Norman Blake, born March 10, 1938 in Chattanooga, TN, grew up in Sulphur Springs and Rising Fawn, GA. He quit school at the age of 16 to play mandolin in a band, and music has been the focus of his life ever since.
His first band, The Dixie Drifters, played the Tennessee Barndance on KNOX Radio in Knoxville, TN. Later, they went to WDOD Radio, and from there to WROM-TV in Rome, GA where they stayed until 1956. Norman then worked with banjoist Bob Johnson as The Lonesome Travelers. They joined with Walter Forbes in making two records for RCA. In 1959, Norman left those groups to go with Hylo Brown and the Timberliners, although he continued as a duet with Bob Johnson in making several guest appearances on WSM's Grand Ole Opry.
At that time, Norman was drafted and stationed in the Panama Canal as a radio operator. There he formed the Fort Kobbe Mountaineers, a bluegrass band in which Norman played the fiddle and mandolin. They were voted Best Instrumental Group of the Caribbean Command, with Norman voted Best Instrumentalist.
Upon returning to the United States, Norman taught guitar to as many as 150 students weekly, and played the fiddle in a country and western dance band three and four nights a week. He also made frequent trips to Nashville to play sessions and, for a time, played as a member of June Carter's road group.
In 1969, Norman moved to Nashville to do the Johnny Cash Summer TV show, in which he played the guitar and dobro as a member of Cash's group. Along with country and western sessions, Norman recorded with Bob Dylan on The Nashville Skyline album. He was a member of Kris Kristofferson's first road group, playing guitar and dobro, and did a seasonal tour with Joan Baez, playing mandolin, guitar, and dobro; Norman recorded with both groups. He left Kristofferson to join and record with John Hartford's Aeroplane Band. After that band dissolved, Norman toured with John Hartford as his accompanist for 1 1/2 years, during which time he recorded his first solo album, Home in Sulphur Springs. He also received a gold record for his participation on the Nitty Gritty Dirt Band's legendary, Will the Circle be Unbroken album. After a nine-month tour with the Red, White and Blue(grass), he left to go back on his own where he has been ever since.

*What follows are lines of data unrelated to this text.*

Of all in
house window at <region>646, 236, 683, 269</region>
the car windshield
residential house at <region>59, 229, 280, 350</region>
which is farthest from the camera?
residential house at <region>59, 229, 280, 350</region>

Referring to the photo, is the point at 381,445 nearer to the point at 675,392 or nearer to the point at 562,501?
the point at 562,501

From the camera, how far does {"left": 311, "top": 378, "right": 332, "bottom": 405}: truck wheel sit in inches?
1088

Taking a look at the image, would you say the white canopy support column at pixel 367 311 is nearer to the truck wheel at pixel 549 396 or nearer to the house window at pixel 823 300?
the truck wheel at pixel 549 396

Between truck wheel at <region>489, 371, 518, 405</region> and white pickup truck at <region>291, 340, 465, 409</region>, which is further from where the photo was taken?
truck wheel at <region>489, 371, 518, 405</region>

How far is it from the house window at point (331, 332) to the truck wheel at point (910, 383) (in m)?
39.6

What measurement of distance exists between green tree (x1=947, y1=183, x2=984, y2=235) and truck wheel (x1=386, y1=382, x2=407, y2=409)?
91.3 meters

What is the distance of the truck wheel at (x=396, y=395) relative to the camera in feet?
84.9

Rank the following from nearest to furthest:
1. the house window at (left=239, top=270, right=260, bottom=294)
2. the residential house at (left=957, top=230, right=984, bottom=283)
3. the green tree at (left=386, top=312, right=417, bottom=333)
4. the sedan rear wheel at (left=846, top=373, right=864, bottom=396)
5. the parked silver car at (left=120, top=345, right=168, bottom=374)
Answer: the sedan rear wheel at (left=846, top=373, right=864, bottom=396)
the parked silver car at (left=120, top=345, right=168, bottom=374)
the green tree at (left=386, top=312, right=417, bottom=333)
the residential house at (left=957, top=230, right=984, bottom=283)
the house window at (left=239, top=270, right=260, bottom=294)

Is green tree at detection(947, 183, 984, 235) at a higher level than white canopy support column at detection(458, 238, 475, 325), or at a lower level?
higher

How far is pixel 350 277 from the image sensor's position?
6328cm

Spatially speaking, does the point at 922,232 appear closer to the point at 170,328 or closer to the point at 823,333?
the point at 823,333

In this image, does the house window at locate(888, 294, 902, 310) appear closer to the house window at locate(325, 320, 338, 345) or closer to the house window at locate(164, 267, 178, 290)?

In the ensuing years, Norman and his wife Nancy Blake have toured extensively, playing to larger and more dedicated audiences. Again, Frets Magazine Readers Poll Awards voted Norman first place, this time in the category of Best Multi-Instrumentalist of 1986. In 1989, the Blakes received Grammy nominations for "Best Traditional Folk Recording of the Year" on their duet record, Blind Dog, and again in 1992 in the same category for their Shanachie debut Just Gimme Something I'm Used To.
A San Francisco Examiner music critic wrote, "What Blake does is important, of course - but the glory of his string sounds, the Tennessee-Georgia twangy drawl of his vocals and the awesome blend of the Blakes' instruments produces an American music of incomparable purity and integrity."